The Loss Of Presidential Trust

Today Senator Obama posted at the Huffington Post in an attempt to address remarks made by his former Pastor that have caused a great deal of controversy.  Remarks that have a some people questioning their fealty to Senator Obama’s campaign for President of the United States of America. 

I’ve made no secret of my apprehension toward Mr. Obama.  While he has indeed made many inspirational claims and tapped into some great sentiments shared by a weary nation, statements he has previously made regarding Iran and Palestine have kept me wary even before now. 

Senator Obama has previously indicated that he would be willing to meet with the leader of Iran without any preconditions.  While that statement was noted by the media, and addressed by other democratic candidates, it was the cable pundits on and online personalities that pushed this story aside as “no big deal.”  And by itself, perhaps it was not. 

Michelle Obama, the senator’s wife, has made controversial statements herself.  Just last month she indicated that she was just now, for the first time in her life, proud of her country. 

 What we’ve learned over this year is that hope is making a comeback. It is making a comeback and let me tell you something, for the first time in my adult lifetime, I’m really proud of my country. And not just because Barack has done well, but because I think people are hungry for change.

Now comes the news of the Reverend Wright’s rousing sermon that damns America, damns her for the Atomic Bomb, damns her a third time.

Take, now, Senator Obama’s post today, and let’s examine it a bit:

The pastor of my church, Rev. Jeremiah Wright, who recently preached his last sermon and is in the process of retiring, has touched off a firestorm over the last few days. He’s drawn attention as the result of some inflammatory and appalling remarks he made about our country, our politics, and my political opponents.

■ Do this
Answer these about the piece on presidential trust:
1. On what site did Senator Obama post today?
2. Under what terms did he say he would meet with the leader of Iran?
3. What is the full name of the pastor of his church?

■ Supplied information

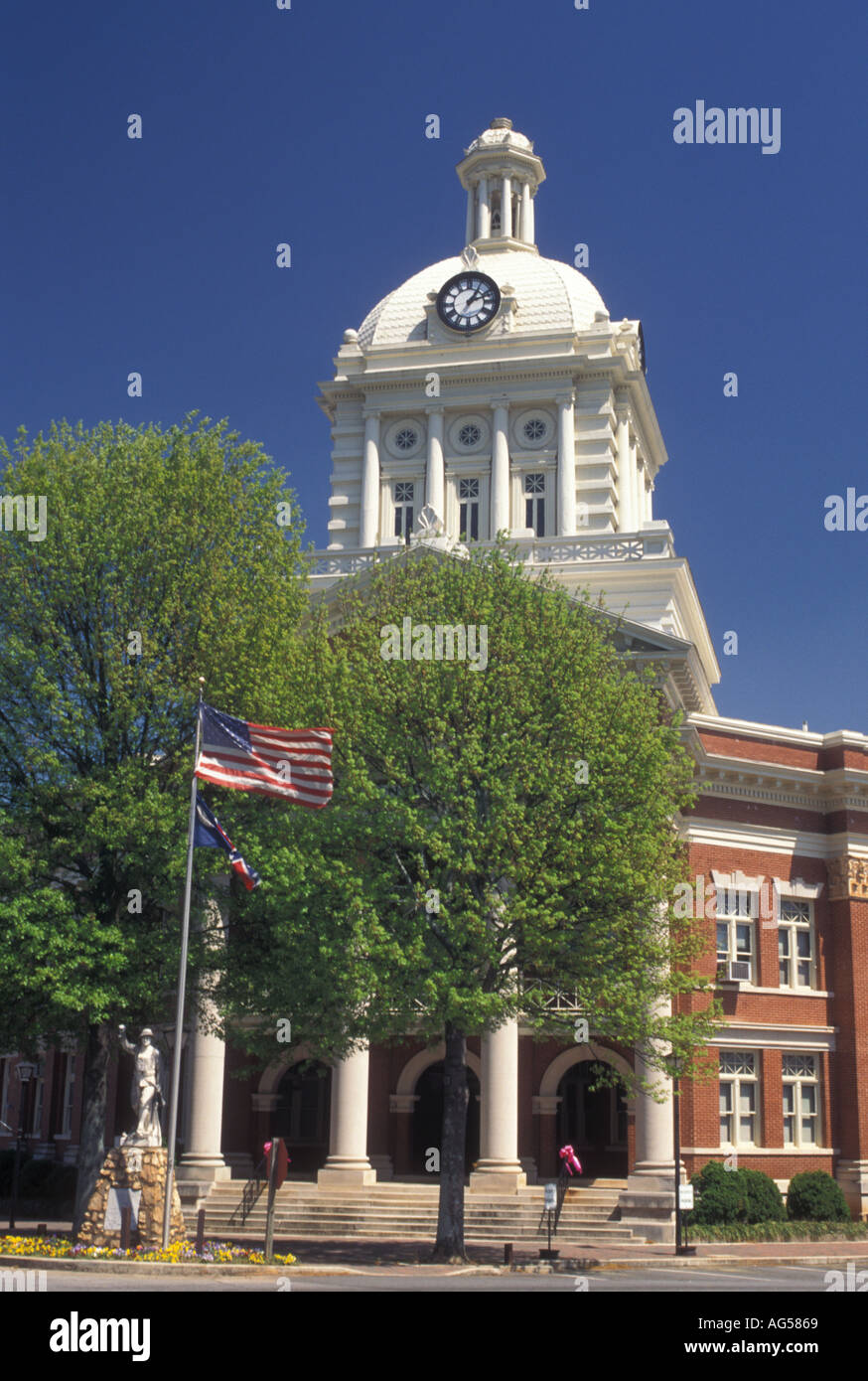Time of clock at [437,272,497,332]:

■ Task result
1. The Huffington Post
2. Without any preconditions
3. Rev. Jeremiah Wright